* **BRIEF A**
Write down the part of the passage on infrared arrays and new catalogues from "Second, the spacing" to "larger angular diameter.", word for word.

* **EXCERPT TO READ**
- - - - -

2 Infrared arrays and new catalogues

A number of reasons make the near-IR domain preferable for LO work with respect to other wavelengths.

First, LO observations are affected by the high background around the Moon which, being mainly reflected solar light, shows an intensity maximum at visible wavelengths. Because of the atmospheric Rayleigh scattering ( ${\propto}\lambda^{-4}$ ), the background level greatly decreases in the near-IR. At longer wavelengths ( $10~{\mu}{\rm m}$ - $20~{\mu}{\rm m}$ ), the thermal emission of Earth's atmosphere and of the lunar surface introduces a high-background level.

Second, the spacing of diffraction fringes at the telescope is proportional to $\lambda^{-\frac{1}{2}}$ . Therefore, for two LO observations with the same temporal sampling, one recorded in IR will obtain a higher fringe sampling than one in the visible.

Finally, at least in the field of stellar diameters, there is an advantage to observing in the near-IR because for a given bolometric flux redder stars will present a larger angular diameter.

Being cheap and with a fast time response, near-IR photometers have traditionally represented the detector of choice for LO observations. Richichi (1997) showed the great increase in sensitivity possible with panoramic arrays, which by reading only the pixels of interest, permit to avoid most of the shot noise generated by the high background in LO. Such arrays are now becoming a viable option, thanks to read-out noises, that are decreasing at each new generation of chips, and to flexible electronics allow us to address a subarray and read it out at millisecond rates. Richichi (1997) predicted that an 8 m telescope would reach between K=12 and 14 mag, depending on the lunar phase and background, with an integration time of 12 ms at signal-noise ratio ( ${\it {\it SNR}})=10$ . Observations on one of the 8.2 m VLT telescopes, equipped with the ISAAC instrument in the so-called burst mode (Richichi et al. 2006b), show a limiting magnitude $K \approx 12.5$ at ${\it {\it SNR}}=1$ and 3 ms integration time, in agreement with the decade-old prediction.

These newly-achieved sensitivities call for a corresponding extension in the limiting magnitudes of the catalogues used for LO predictions, and their completeness. In the near-IR, until recently the only survey-type catalogue available was the Two-Micron Sky Survey (TMSS, or IRC, Neugebauer & Leighton 1969) that was incomplete in declination and limited to K<3. Already, a 1 m-class telescope equipped with an IR photometer exceeds this sensitivity by several magnitudes (Fors et al. 2004; Richichi et al. 1996). The release of catalogues associated with modern all-sky near-infrared surveys, such as 2MASS (Cutri et al. 2003) and DENIS (Epchtein et al. 1997), has helped. Our prediction software ALOP (Richichi 1985) includes about 50 other catalogues with stellar and extragalactic sources. We have now added a subset of 2MASS with $K\le 11$ , which includes $3.7\times10^6$ sources subject to occultations.

- - - - -

* **RECORDS FOR PROCESSING**
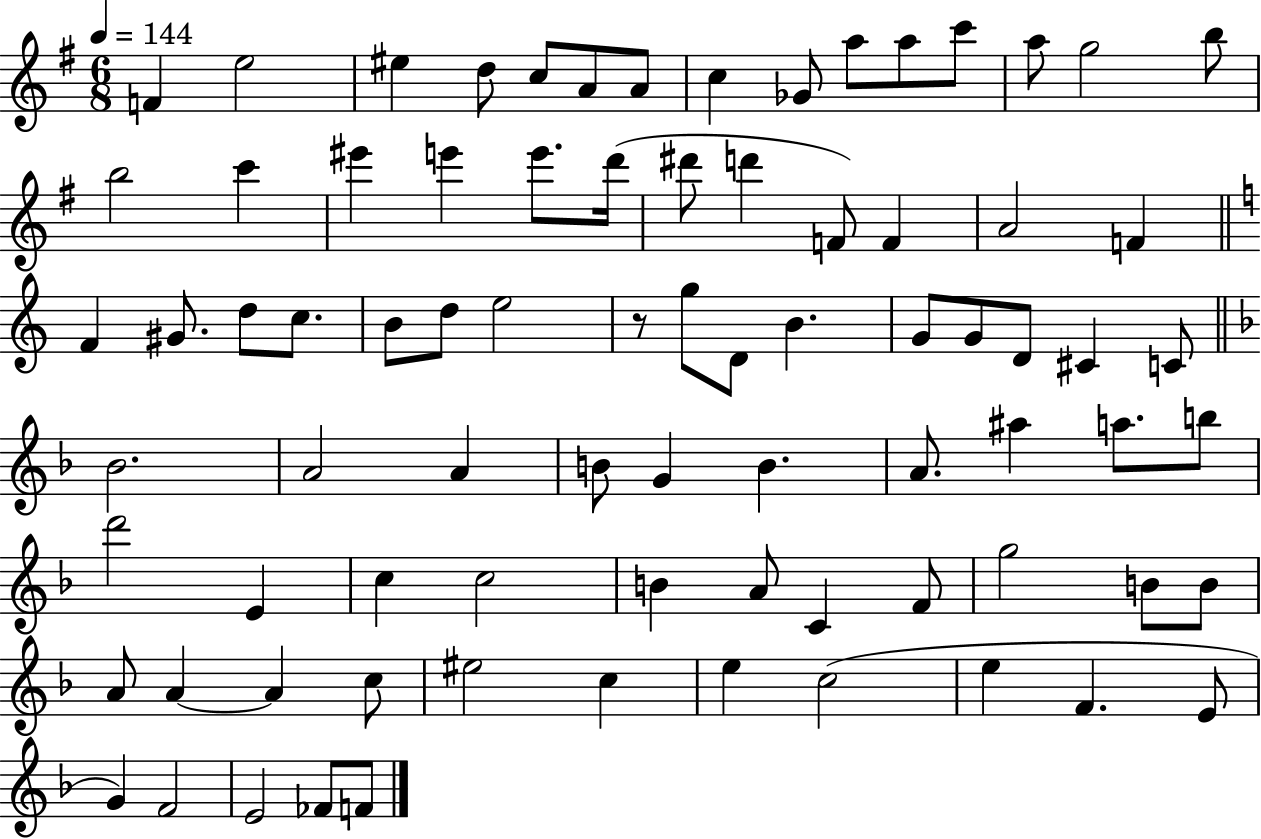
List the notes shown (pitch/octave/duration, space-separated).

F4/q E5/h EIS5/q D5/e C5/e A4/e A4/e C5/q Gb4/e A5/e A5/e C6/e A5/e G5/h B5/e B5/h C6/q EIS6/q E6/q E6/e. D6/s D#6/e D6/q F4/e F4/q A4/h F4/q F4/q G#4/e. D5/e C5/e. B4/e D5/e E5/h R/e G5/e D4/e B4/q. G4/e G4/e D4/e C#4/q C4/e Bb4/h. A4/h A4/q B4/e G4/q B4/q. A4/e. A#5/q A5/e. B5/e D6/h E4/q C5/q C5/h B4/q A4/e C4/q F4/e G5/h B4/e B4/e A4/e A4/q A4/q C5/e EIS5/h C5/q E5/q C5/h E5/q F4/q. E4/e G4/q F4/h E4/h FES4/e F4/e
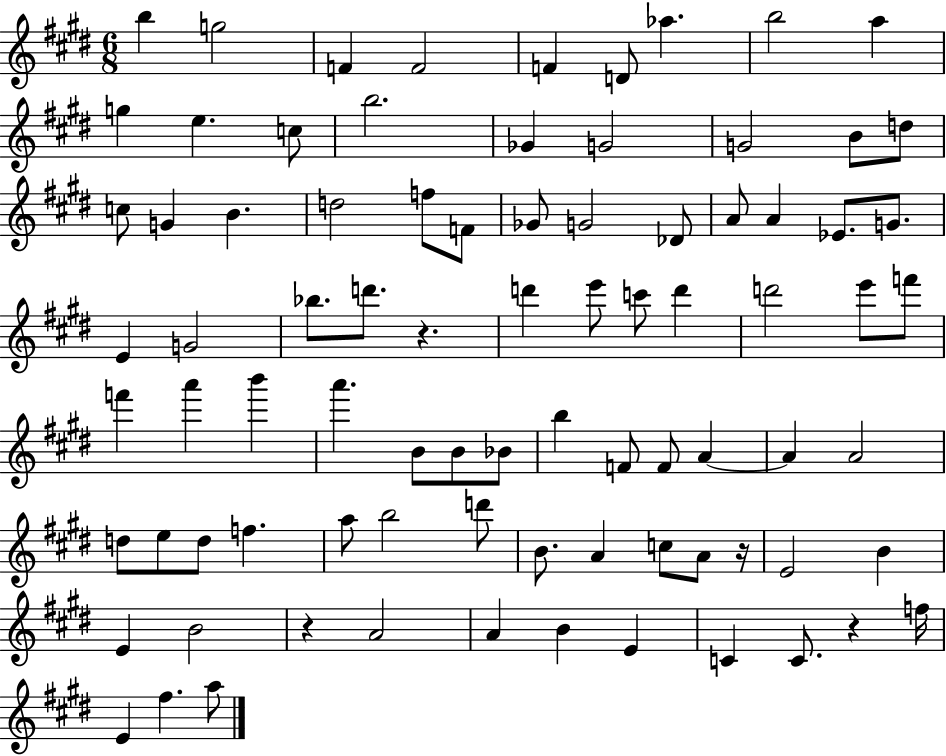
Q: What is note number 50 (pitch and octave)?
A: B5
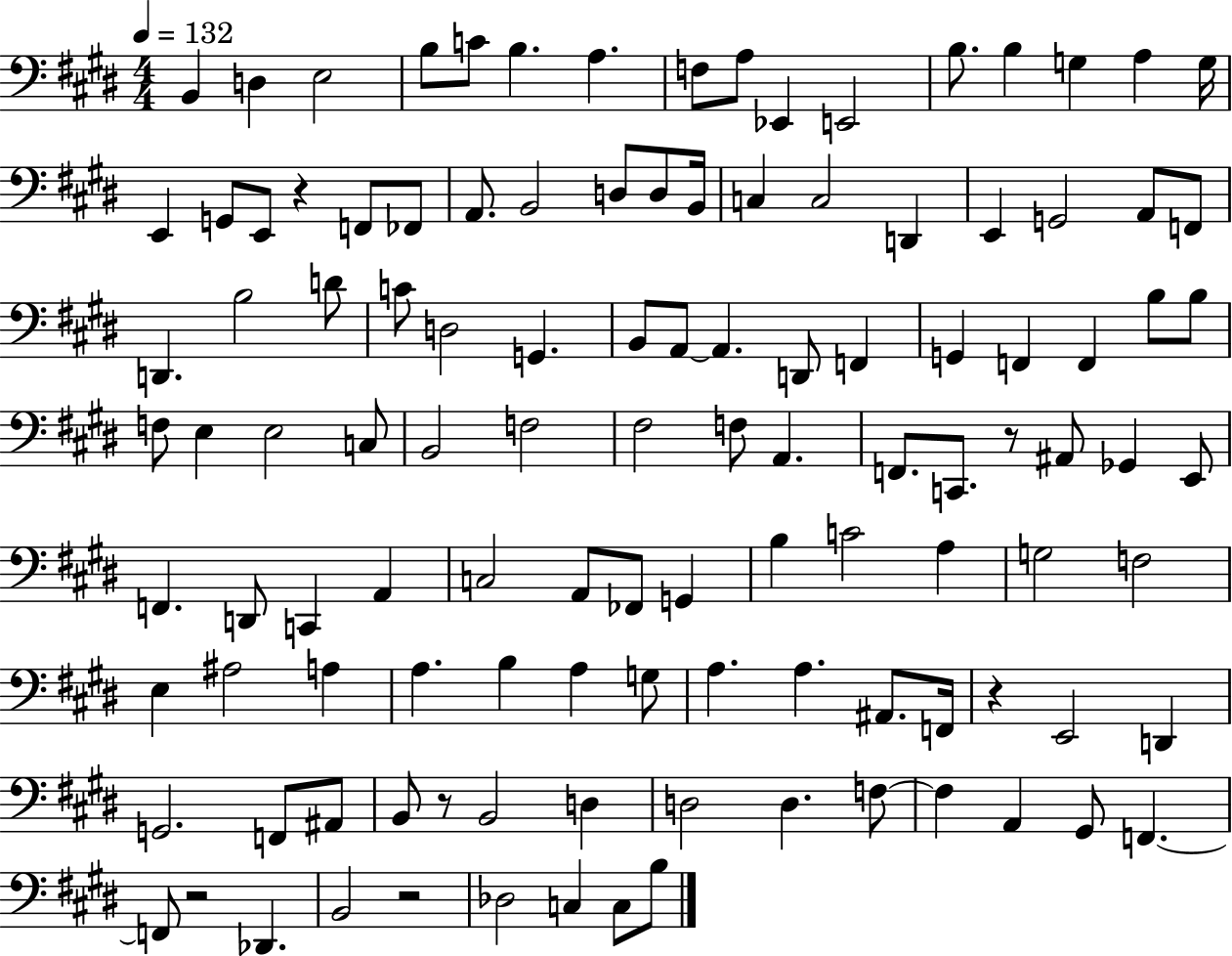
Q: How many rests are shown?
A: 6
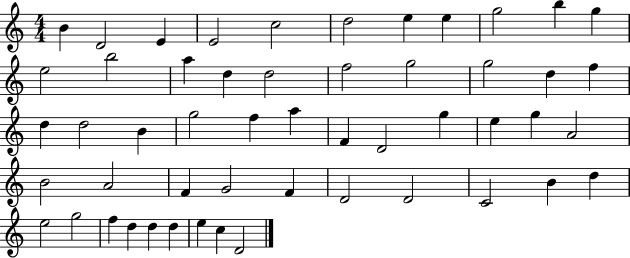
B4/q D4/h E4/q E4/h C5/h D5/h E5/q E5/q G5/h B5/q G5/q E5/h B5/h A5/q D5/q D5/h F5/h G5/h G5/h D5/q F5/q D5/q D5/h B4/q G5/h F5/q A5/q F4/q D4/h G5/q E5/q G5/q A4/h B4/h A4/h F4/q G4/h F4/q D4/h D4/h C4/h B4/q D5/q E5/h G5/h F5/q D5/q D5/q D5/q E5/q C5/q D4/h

- - - - -

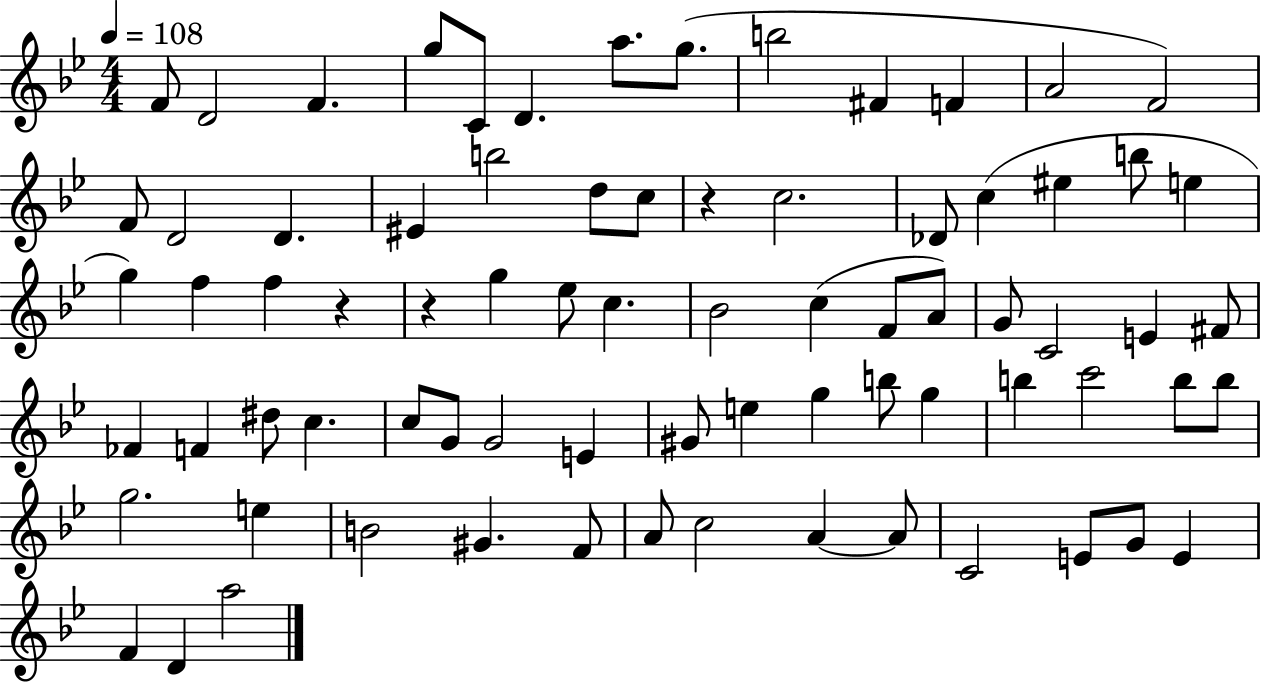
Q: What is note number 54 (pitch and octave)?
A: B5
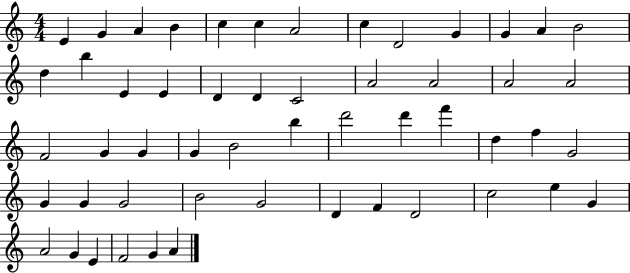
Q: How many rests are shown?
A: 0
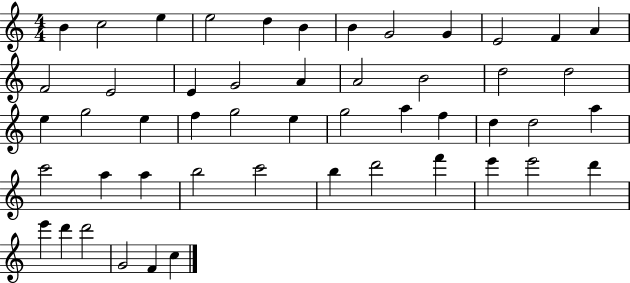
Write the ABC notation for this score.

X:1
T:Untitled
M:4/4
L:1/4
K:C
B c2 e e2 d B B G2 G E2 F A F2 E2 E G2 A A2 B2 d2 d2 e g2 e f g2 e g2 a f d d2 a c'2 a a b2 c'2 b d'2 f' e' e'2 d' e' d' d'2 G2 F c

- - - - -

* **BRIEF B**
From the records, pull out the lines from the line with "Q: What is note number 54 (pitch and octave)?" to the line with "B c2 e e2 d", both included, and repeat them verbatim without the pictures.

* **CORRECT RESULT A**
Second, the spacing of diffraction fringes at the telescope is proportional to $\lambda^{-\frac{1}{2}}$ . Therefore, for two LO observations with the same temporal sampling, one recorded in IR will obtain a higher fringe sampling than one in the visible.

Finally, at least in the field of stellar diameters, there is an advantage to observing in the near-IR because for a given bolometric flux redder stars will present a larger angular diameter.

* **CORRECT RESULT B**
Q: What is note number 54 (pitch and octave)?
A: B5
Q: How many rests are shown?
A: 0
Write the ABC notation for this score.

X:1
T:Untitled
M:4/4
L:1/4
K:C
B c2 e e2 d B B G2 G E2 F A F2 E2 E G2 A A2 B2 d2 d2 e g2 e f g2 e g2 a f d d2 a c'2 a a b2 c'2 b d'2 f' e' e'2 d' e' d' d'2 G2 F c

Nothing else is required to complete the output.